Opposition to Draghi’s stated policy of sticking closely to the ECB’s mandate of achieving near-2% inflation over the medium term is led by the German and Dutch central banks, but appears to be growing among the 19 euro members. Although the ‘hawks’ are still well short of a council majority, they are sharpening their talons. The opposition focuses on the outlook that, in March 2017, the ECB and its constituent central banks will own more than 25% of all euro area government debt, subverting the Maastricht treaty ban on monetary financing and reducing pressure on governments to curb borrowing.
The three thorny issues are interlinked. British EU membership, and the prospect that a British No could set off further disintegration, are now a matter for the highest level of European monetary policy-making.

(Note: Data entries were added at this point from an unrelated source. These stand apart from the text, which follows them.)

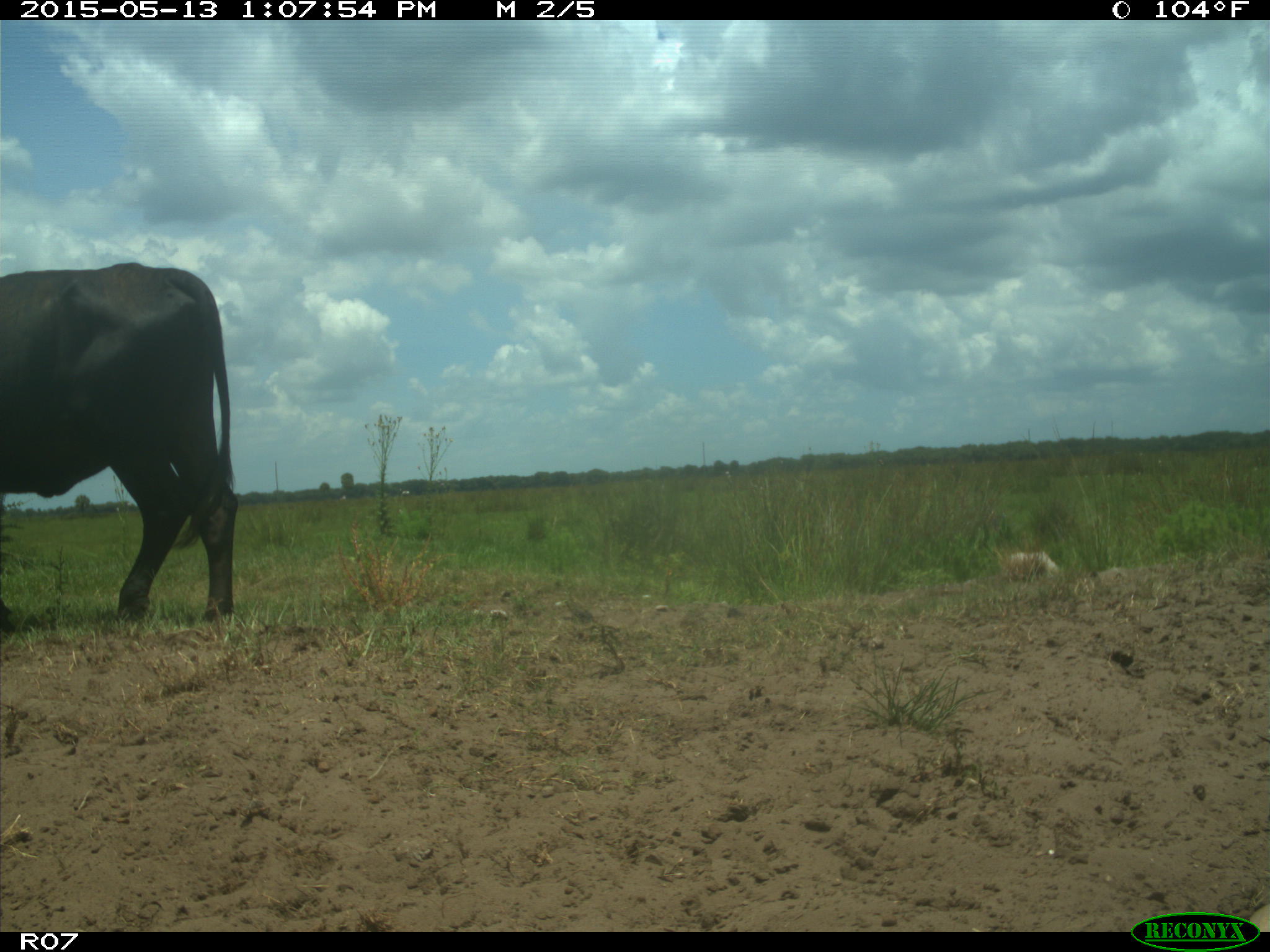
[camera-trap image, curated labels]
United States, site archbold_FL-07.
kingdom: Animalia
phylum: Chordata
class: Mammalia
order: Artiodactyla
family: Bovidae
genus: Bos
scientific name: Bos taurus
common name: domestic cow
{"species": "Bos taurus (domestic cow)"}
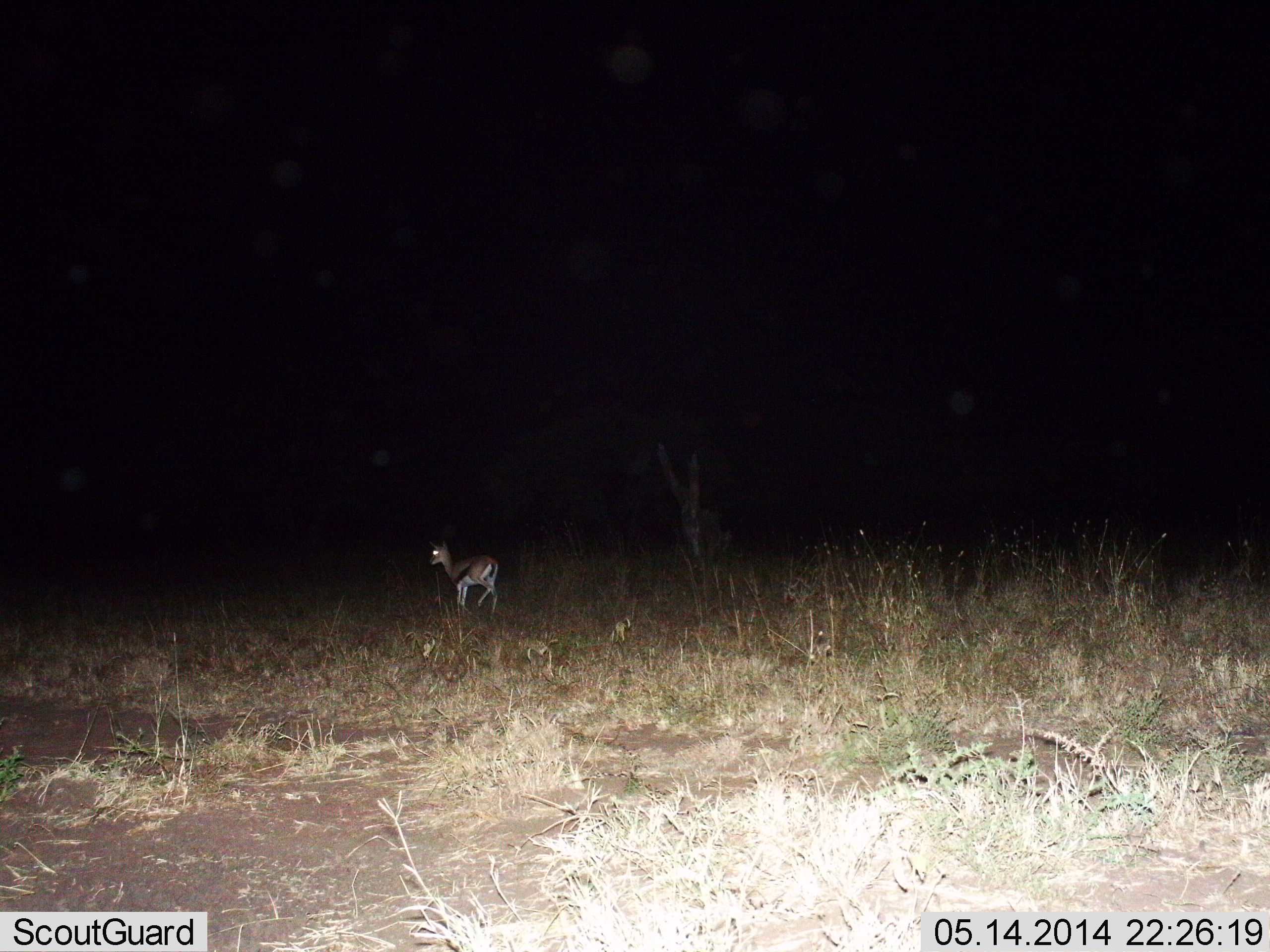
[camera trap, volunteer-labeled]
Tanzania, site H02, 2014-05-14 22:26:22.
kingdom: Animalia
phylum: Chordata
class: Mammalia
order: Artiodactyla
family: Bovidae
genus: Eudorcas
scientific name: Eudorcas thomsonii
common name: thomson's gazelle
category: gazellethomsons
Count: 1.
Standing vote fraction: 90%.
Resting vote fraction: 0%.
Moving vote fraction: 10%.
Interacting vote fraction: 0%.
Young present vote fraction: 10%.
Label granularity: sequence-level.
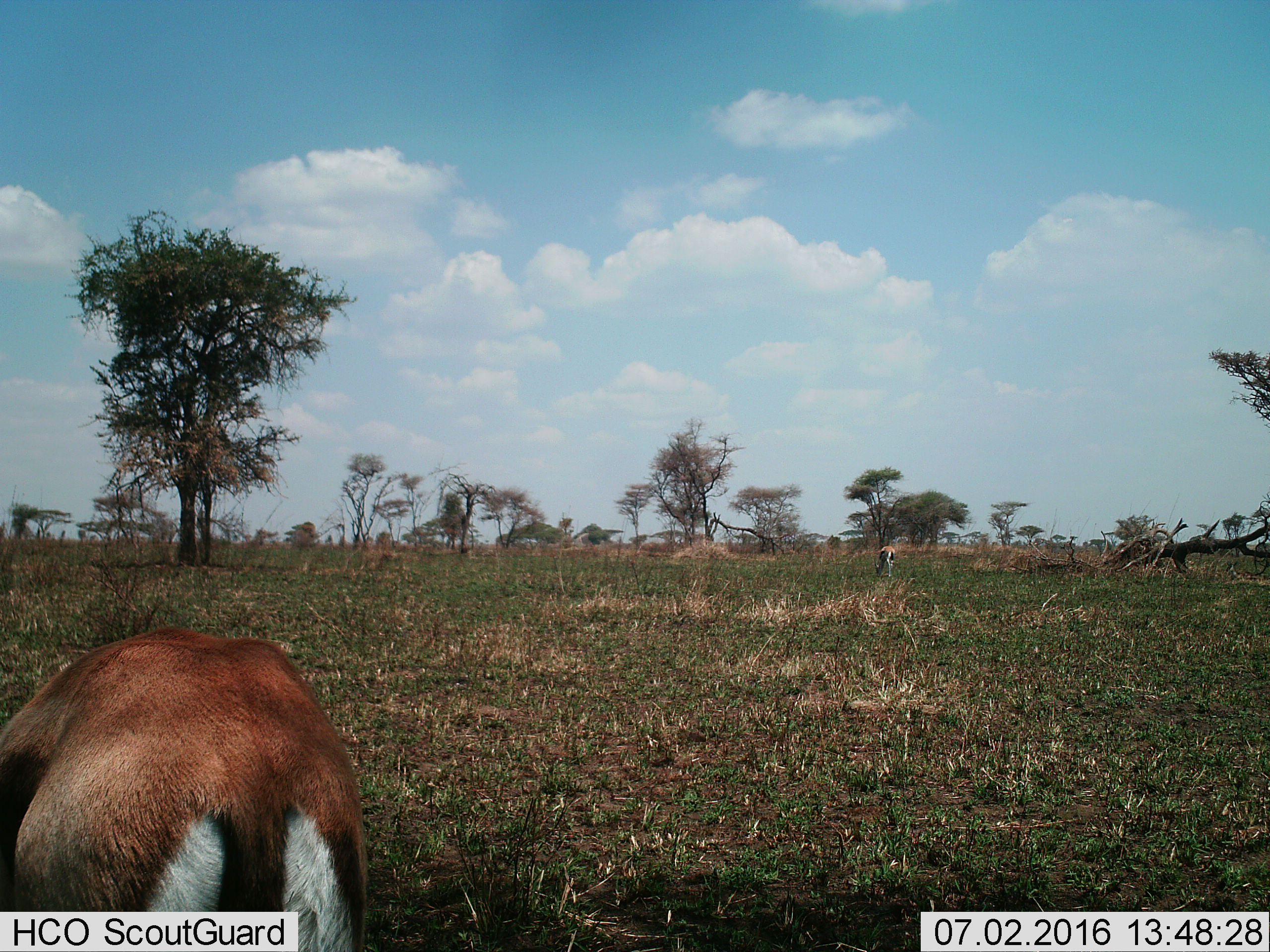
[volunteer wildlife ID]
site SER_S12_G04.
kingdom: Animalia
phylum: Chordata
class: Mammalia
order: Artiodactyla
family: Bovidae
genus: Eudorcas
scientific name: Eudorcas thomsonii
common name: thomson's gazelle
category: gazellethomsons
Gazellethomsons (thomson's gazelle) (Eudorcas thomsonii), count 2. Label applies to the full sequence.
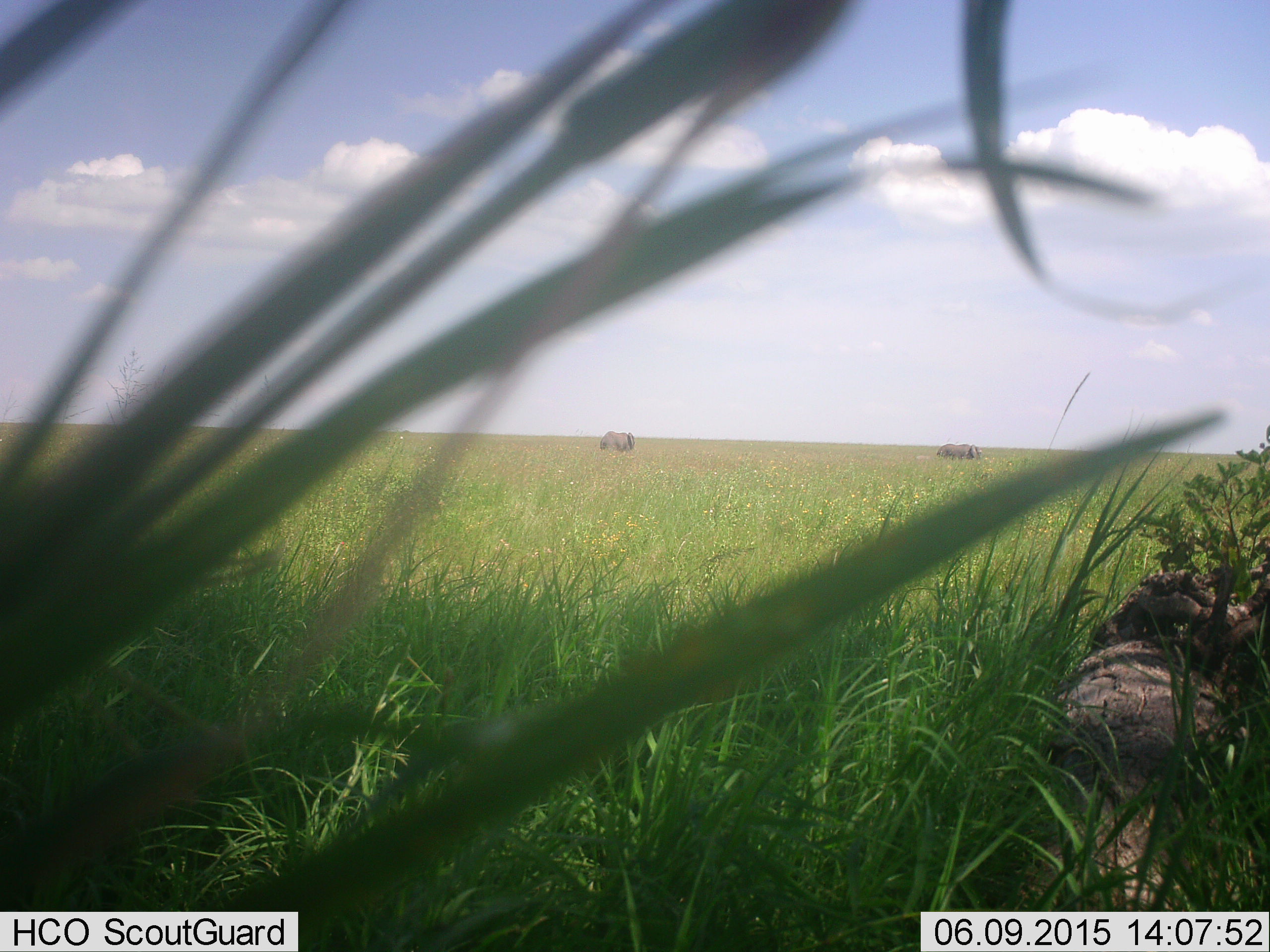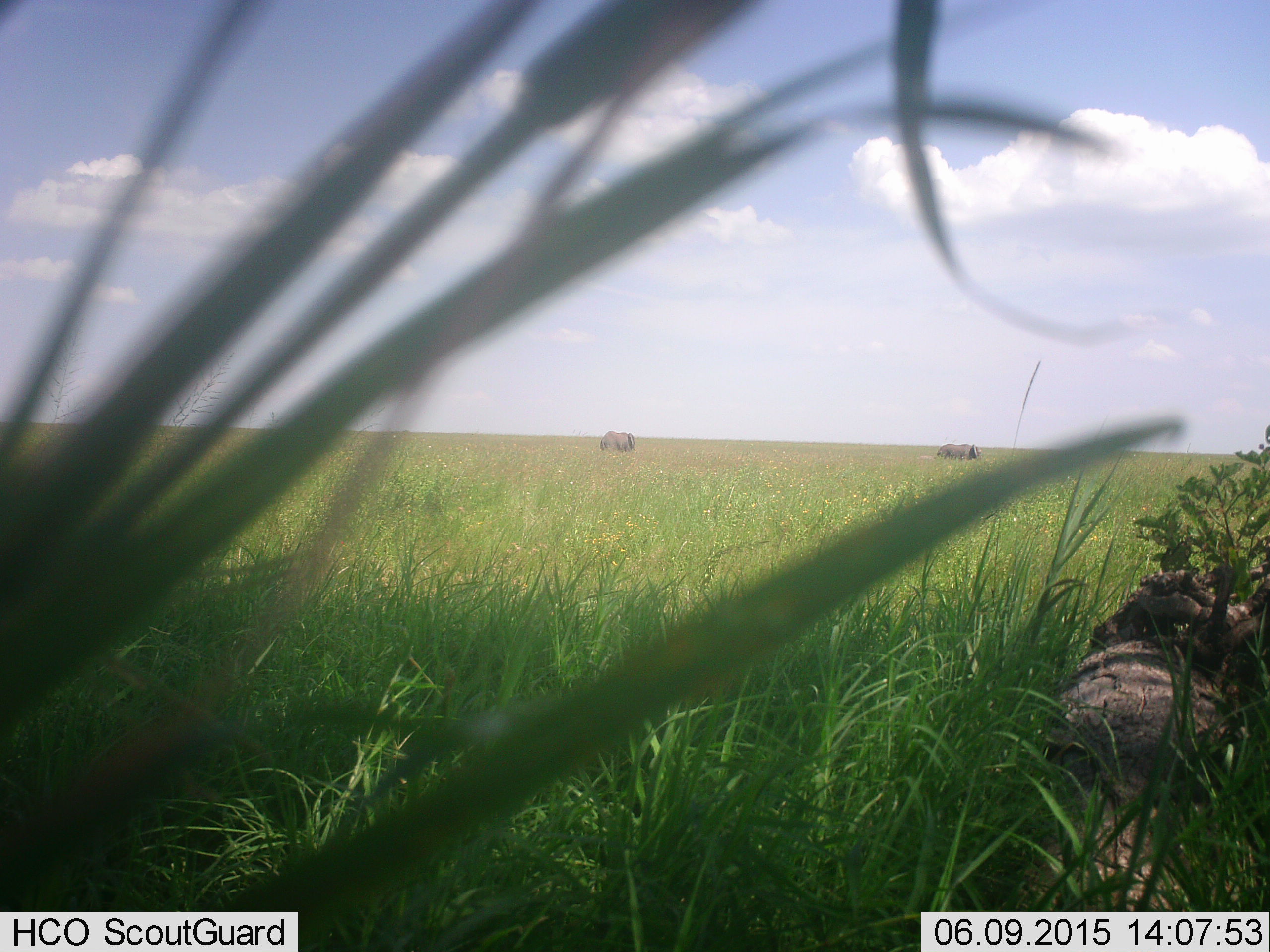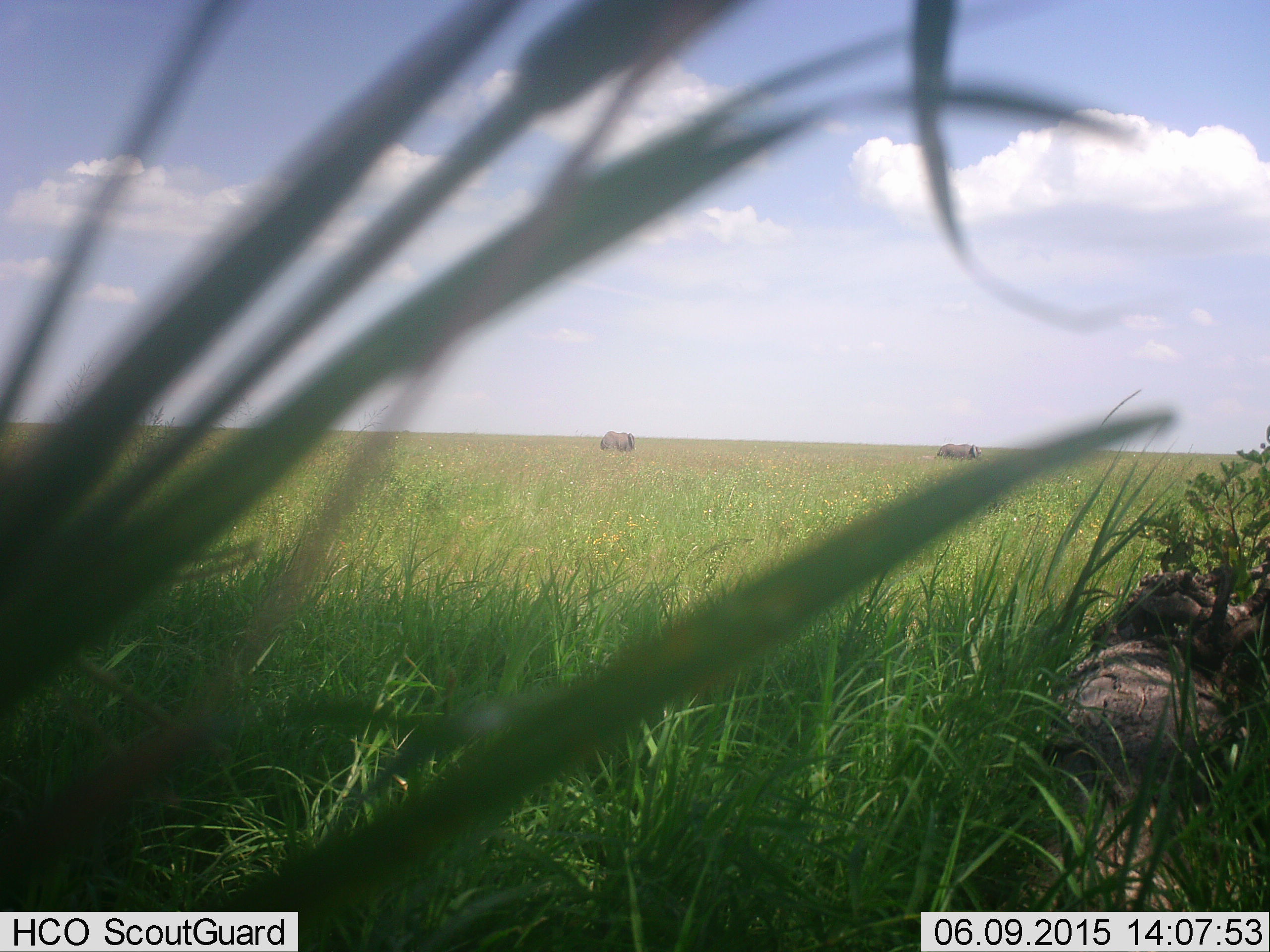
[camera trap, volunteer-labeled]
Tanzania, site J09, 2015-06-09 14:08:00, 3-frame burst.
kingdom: Animalia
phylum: Chordata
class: Mammalia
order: Proboscidea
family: Elephantidae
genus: Loxodonta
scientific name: Loxodonta africana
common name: african bush elephant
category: elephant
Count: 2.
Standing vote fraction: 70%.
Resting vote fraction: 0%.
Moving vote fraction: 20%.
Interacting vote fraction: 0%.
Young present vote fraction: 0%.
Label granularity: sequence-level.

The countries most worried about a British exit are largely from the northern and central-eastern European states most hawkish about interest rates and migration curbs. In view of these interlinkages, a breakthrough on one set of questions could exacerbate Europe’s north-south creditor-debtor divide. Doubts about the ECB’s commitment to further easing, as well as signs that the US will be less aggressive in interest rate hikes, have led to the euro strengthening this year against the dollar. This is highly unwelcome to the ECB which informally reckons the main impact of QE lies in weakening the currency – part of a worldwide trend towards competitive devaluations that is highly uncomfortable for the ECB’s hawks and forms one of the gravest weaknesses of the world economy.